- [TASK DESCRIPTION]
Pick up the comment thread below about Google Photos and who owns uploaded images, and continue it past its final comment.

- [EXCERPT TO READ]
☆ ☆ ☆ ☆ ☆
I would suggest that in the interest of truth and accuracy if you believe otherwise you should do two things: First contact Google directly for clarification. Secondly find any instance of Google using one of their users uploaded photos for an ad, or selling it to a 3rd party, or even for promoting Google own services without your express permission, show they are not being honest about it.
Don't take my word for it, go to the source. Otherwise you're not doing readers any favor if what you thought was true is not but you add to the misreporting anyway by just not checking where the truth is. We generally trust what you say and it's not in anyone interest for you not to continue deserving that trust. Verification isn't that hard. You should do it.
EDIT: I've noted you've gone back and edited your comments, now acknowledging that you had been unaware Google does not claim a right to usurp your intellectual property rights and use any Google Photos images for marketing (ie ads) or promotional purposes. Those photos are not Google's property. They are yours.
It's true that a lot of people on this blog can't relate as they aren't artists. Wait until AI takes away the job of "Stockbroker" and "Fund Manager" - but hey! you get to work for free and maybe one day they will reward you with a little red heart emoji since you were right on the direction of the market! You should feel happy that for a moment you were right! You pick up 15 more followers!
It's true that a lot of people on this blog can't relate as they aren't artists. Wait until AI takes away the job of "Stockbroker" and "Fund Manager" - but hey! you get to work for free and maybe one day they will reward you with a little red heart emoji since you were right on the direction of the market! You should feel happy that for a moment you were right! You pick up 15 more followers!
All work will eventually face automation if the cost of automation makes it the better business alternative. That’s just economics.
So don’t enter the contest. This is too much about nothing. You are, perhaps unaware that EVERY photo you store on Google is usable by them without your consent and no remuneration. You seem to have failed the one thing necessary for any editorial comment: knowledge about your subject.
Your whataboutism is noted. We're aware that every photo that you store on Google is usable without renumeration, and it is one reason, amongst many others, that we don't use the service. It isn't relevant to the point, at all.
Google has clearly stated that Your photos remain yours and yours alone. Google does not claim any right to use any uploaded of your Google Photos for promotional purposes or monitization, nor have they done so. Not even once. Those that claim otherwise haven't taken the time to check the facts.
☆ ☆ ☆ ☆ ☆
- [SUPPLIED ENTRIES]
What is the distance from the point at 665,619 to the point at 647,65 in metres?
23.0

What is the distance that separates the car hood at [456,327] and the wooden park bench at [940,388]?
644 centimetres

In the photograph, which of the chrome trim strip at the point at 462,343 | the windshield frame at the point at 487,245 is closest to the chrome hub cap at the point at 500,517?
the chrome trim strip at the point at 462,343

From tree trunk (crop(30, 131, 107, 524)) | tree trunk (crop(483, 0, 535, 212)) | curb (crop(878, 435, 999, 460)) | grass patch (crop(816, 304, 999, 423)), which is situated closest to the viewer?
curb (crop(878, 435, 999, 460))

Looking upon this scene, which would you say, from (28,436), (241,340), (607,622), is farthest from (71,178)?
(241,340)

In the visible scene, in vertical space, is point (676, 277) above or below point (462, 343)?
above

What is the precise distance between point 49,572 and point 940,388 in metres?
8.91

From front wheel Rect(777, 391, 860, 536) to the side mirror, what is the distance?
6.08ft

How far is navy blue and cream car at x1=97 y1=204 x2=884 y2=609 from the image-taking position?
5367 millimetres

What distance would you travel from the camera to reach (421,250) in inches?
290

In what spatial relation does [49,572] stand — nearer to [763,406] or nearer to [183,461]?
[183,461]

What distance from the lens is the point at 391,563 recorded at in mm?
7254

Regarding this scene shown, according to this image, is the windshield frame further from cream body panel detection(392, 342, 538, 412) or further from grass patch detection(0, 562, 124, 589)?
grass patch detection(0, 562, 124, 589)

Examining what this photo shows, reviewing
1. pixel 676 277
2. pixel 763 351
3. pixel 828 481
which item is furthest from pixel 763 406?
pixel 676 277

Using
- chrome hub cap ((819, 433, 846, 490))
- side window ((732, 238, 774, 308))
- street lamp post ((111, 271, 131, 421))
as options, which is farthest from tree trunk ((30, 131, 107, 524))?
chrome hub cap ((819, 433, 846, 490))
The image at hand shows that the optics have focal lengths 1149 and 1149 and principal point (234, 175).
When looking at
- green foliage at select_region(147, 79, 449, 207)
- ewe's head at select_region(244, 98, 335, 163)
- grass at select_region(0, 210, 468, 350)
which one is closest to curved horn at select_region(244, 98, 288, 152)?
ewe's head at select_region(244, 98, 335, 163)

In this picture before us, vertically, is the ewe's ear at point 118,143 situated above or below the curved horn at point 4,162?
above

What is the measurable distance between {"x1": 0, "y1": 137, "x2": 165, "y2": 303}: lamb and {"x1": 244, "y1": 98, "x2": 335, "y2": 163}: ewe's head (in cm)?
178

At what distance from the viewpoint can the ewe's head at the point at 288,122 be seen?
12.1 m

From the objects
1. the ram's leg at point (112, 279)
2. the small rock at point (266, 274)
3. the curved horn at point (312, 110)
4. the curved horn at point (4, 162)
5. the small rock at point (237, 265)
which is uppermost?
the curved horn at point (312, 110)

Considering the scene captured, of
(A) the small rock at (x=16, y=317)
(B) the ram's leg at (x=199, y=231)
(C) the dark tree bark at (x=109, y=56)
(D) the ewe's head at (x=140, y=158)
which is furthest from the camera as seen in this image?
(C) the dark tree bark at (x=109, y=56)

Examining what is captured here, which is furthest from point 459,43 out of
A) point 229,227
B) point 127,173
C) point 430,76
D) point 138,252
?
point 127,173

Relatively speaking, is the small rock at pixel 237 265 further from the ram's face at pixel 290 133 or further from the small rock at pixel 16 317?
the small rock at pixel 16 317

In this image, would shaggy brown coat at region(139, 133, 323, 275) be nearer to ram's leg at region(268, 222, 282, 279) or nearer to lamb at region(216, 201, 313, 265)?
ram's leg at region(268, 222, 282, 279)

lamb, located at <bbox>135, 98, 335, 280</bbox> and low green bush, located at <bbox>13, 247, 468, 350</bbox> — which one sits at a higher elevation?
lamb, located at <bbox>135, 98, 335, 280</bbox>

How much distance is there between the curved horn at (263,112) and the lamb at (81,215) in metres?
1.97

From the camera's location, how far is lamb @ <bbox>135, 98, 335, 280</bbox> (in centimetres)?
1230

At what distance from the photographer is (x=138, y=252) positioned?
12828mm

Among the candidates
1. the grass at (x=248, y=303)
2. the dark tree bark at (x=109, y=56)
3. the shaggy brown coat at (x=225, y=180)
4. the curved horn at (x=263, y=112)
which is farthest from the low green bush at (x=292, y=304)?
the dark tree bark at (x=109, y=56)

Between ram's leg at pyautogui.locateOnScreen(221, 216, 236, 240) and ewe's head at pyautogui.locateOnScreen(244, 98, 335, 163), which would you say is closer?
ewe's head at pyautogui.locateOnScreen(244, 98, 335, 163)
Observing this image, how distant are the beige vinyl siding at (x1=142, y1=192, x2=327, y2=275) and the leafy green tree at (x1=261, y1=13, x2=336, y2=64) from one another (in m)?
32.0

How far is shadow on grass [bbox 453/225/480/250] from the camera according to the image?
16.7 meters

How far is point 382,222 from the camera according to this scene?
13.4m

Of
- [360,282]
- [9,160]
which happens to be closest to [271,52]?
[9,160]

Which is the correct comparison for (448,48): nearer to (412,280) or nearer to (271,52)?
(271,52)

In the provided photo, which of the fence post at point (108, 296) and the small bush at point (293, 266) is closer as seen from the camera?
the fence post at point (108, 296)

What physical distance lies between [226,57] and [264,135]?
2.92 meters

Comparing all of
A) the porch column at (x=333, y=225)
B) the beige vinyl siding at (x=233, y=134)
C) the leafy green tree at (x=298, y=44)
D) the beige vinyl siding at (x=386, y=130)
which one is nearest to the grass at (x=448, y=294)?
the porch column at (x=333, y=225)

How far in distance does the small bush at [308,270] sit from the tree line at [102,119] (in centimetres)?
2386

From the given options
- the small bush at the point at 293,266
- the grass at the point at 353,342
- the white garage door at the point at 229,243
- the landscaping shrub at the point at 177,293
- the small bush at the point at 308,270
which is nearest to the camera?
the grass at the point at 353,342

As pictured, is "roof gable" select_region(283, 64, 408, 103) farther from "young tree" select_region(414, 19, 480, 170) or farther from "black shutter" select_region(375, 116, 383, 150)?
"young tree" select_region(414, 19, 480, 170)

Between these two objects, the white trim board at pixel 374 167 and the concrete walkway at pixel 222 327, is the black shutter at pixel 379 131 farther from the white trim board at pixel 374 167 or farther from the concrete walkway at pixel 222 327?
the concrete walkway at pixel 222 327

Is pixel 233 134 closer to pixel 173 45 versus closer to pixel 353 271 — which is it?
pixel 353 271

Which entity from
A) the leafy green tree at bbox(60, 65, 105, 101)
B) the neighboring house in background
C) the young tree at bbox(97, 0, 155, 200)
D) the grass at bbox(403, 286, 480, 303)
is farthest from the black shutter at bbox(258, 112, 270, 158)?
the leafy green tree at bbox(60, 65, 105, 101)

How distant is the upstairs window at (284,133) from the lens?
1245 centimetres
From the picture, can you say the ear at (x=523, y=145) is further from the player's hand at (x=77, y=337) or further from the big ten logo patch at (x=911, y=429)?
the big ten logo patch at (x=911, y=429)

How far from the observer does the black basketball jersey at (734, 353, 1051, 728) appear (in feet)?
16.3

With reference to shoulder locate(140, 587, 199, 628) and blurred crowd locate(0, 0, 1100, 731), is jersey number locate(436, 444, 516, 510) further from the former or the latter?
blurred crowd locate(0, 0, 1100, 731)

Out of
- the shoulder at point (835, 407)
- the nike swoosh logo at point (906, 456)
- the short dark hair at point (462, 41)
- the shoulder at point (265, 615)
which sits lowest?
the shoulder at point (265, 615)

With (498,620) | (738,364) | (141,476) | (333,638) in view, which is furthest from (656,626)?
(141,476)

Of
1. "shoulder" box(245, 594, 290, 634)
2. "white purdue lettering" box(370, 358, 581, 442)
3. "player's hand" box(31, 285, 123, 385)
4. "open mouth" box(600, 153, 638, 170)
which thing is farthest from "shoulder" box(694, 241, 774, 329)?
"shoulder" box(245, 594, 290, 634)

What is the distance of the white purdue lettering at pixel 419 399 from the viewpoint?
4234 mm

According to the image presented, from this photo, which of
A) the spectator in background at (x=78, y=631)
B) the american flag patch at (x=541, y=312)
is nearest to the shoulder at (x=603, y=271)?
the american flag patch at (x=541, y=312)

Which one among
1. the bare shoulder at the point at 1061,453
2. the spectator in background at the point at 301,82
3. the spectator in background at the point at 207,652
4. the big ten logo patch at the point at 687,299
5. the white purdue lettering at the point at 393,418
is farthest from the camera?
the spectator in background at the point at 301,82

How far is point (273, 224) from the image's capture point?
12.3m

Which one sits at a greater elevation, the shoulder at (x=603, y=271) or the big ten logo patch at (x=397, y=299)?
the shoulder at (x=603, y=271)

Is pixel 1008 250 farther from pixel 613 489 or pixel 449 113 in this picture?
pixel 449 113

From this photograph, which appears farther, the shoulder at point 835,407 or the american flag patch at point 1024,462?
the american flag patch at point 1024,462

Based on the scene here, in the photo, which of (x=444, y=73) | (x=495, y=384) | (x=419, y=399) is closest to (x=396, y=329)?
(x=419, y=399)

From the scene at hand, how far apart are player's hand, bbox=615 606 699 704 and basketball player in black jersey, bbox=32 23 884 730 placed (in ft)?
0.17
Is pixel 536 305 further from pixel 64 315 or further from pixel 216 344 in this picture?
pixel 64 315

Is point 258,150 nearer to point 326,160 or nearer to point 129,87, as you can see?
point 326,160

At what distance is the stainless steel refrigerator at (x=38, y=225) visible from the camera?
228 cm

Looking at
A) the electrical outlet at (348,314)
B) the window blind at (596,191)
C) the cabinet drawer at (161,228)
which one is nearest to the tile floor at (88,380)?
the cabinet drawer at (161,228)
☆ ☆ ☆ ☆ ☆
- [OUTPUT BELOW]
That is incorrect. While the terms have changed in the last few years, they were originally this:
"When you upload, submit, store, send or receive content to or through our Services, you give Google (and those we work with) a worldwide license to use, host, store, reproduce, modify, create derivative works (such as those resulting from translations, adaptations or other changes we make so that your content works better with our Services), communicate, publish, publicly perform, publicly display and distribute such content. The rights you grant in this license are for the limited purpose of operating, promoting, and improving our Services, and to develop new ones. This license continues even if you stop using our Services (for example, for a business listing you have added to Google Maps)."
They were added to later, either 6 or 7 months later, I can't seem to find the exact date in my notes and logs, with this:
"Some of our Services allow you to upload, submit, store, send or receive content. You retain ownership of any intellectual property rights that you hold in that content. In short, what belongs to you stays yours."
I am 100% correct.
Mike, what does that last paragraph mean to you? All the text preceding that is boilerplate language to cover cases where for example you have asked Google to share a particular image with one of your contacts, or Google reviews and organizes your photos as part of their user services, or perhaps completing some other request you yourself made.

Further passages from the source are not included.